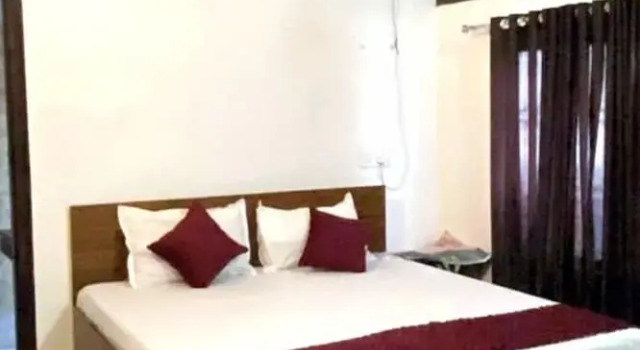 Номер Deluxe Kashi Vas Super Rooms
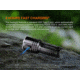 Fenix Lighting LR35R PRO Lithium Ion 10000 Lumens Flashlight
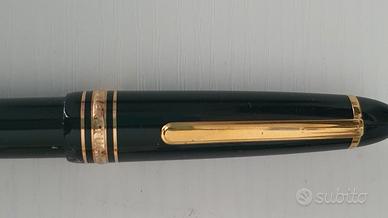 montblanc maisterstuck 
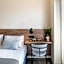 Amphitrite Hotel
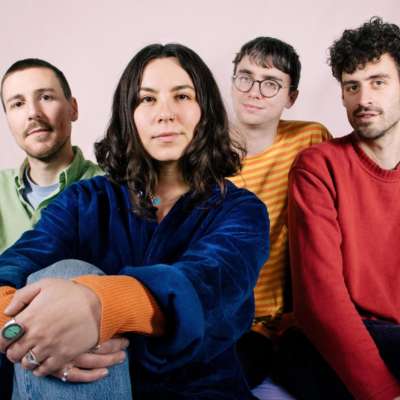 Lazy Day bust some moves in new ‘Real Feel’ video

▶ _ABOUT THIS EXERCISE_:
Revise the data above by replacing "video" with "clip" throughout all the data, leaving every other word unchanged. Reproduce the text lines only, without the pictures.

▶ _EXPECTED OUTPUT_:
 Номер Deluxe Kashi Vas Super Rooms
 Fenix Lighting LR35R PRO Lithium Ion 10000 Lumens Flashlight
 montblanc maisterstuck 
 Amphitrite Hotel
 Lazy Day bust some moves in new ‘Real Feel’ clip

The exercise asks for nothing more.